Provided material below:

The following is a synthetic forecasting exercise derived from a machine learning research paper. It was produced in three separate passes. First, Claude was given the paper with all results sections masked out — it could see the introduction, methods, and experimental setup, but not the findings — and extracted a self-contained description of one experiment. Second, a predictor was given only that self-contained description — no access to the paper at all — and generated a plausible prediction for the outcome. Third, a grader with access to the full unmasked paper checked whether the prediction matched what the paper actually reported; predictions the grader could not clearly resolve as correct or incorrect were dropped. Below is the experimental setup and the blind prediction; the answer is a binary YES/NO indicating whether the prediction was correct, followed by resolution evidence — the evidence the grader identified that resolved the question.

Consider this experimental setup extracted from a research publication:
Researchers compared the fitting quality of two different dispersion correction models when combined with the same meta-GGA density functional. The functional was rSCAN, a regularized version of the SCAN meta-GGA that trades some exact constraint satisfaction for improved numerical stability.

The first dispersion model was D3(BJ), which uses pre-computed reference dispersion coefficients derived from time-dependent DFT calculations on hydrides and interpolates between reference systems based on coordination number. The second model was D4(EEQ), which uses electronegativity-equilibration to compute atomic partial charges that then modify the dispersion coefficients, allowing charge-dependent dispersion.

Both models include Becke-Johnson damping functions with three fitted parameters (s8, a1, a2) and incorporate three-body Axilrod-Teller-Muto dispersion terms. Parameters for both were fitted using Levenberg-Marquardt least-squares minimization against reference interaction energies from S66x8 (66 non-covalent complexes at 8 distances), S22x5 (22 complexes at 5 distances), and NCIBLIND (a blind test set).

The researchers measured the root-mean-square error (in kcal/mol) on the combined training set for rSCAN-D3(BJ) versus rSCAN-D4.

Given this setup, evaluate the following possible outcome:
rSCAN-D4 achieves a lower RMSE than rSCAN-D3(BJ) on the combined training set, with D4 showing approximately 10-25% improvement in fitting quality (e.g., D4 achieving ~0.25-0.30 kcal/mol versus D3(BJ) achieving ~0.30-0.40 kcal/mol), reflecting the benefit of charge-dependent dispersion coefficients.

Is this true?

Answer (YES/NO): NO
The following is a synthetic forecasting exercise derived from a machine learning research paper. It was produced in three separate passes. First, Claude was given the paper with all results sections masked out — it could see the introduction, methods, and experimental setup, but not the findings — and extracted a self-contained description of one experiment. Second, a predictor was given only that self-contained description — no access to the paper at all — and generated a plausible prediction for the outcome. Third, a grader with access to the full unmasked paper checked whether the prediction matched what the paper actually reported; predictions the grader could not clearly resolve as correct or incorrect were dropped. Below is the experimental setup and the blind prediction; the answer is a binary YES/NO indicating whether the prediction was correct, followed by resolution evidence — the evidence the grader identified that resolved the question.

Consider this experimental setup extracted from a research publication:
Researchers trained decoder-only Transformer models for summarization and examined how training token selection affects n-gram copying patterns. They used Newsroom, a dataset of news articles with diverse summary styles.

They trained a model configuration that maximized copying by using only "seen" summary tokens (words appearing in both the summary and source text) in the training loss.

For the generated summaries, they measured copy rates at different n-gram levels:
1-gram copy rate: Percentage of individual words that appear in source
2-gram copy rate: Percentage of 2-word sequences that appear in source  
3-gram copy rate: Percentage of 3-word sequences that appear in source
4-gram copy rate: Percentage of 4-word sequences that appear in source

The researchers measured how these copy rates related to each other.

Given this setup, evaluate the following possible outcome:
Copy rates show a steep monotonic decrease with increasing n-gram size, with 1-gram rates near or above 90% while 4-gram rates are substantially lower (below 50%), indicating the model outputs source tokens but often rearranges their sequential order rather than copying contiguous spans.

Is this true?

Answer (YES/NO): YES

End of Provided material.
Provided material below:

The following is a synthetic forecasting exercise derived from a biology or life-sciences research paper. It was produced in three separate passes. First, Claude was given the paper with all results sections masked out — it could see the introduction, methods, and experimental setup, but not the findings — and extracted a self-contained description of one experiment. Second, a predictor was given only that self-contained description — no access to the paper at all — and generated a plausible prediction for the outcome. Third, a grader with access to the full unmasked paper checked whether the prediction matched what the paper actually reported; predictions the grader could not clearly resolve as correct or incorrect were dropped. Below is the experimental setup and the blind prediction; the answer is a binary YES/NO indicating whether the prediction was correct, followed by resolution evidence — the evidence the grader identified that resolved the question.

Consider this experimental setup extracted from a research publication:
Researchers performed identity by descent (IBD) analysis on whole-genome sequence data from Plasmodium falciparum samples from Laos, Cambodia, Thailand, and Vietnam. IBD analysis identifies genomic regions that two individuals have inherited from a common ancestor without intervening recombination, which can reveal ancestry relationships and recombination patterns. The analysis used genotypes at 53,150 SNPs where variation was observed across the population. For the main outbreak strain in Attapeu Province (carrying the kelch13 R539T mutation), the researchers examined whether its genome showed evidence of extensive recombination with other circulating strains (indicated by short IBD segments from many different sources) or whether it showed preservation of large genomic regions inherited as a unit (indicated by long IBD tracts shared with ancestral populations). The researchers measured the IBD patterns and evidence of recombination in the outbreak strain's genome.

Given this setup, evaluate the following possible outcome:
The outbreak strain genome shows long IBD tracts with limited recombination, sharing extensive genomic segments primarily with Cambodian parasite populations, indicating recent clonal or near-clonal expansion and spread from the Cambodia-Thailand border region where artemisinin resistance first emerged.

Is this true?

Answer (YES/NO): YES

End of Provided material.
Provided material below:

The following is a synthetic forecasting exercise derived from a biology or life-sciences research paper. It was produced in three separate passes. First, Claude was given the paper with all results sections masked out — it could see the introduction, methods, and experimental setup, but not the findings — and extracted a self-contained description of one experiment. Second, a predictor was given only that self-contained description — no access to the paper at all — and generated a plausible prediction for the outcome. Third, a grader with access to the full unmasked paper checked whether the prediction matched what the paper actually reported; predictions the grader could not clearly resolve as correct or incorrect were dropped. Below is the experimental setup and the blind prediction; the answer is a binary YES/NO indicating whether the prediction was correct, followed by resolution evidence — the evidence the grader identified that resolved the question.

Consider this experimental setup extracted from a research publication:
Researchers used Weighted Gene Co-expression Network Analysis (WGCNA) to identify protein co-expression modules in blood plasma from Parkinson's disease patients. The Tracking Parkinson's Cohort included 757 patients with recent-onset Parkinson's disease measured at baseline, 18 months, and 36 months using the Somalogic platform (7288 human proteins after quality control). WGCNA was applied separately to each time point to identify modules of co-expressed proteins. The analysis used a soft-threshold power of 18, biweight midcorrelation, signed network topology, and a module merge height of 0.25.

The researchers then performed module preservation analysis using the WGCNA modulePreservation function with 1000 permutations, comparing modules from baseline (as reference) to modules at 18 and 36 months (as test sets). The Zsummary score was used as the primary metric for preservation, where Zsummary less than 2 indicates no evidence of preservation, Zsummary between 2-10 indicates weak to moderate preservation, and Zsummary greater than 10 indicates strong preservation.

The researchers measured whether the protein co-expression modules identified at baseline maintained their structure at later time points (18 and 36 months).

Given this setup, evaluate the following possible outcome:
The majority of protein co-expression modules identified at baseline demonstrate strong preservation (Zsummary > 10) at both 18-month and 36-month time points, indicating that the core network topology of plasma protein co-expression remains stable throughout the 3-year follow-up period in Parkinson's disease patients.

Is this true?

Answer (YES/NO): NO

End of Provided material.

→ **What to work on**: Every line in the entries that contains the word "measured" should be counted, and the total stated alone.

→ **Answer space**: 6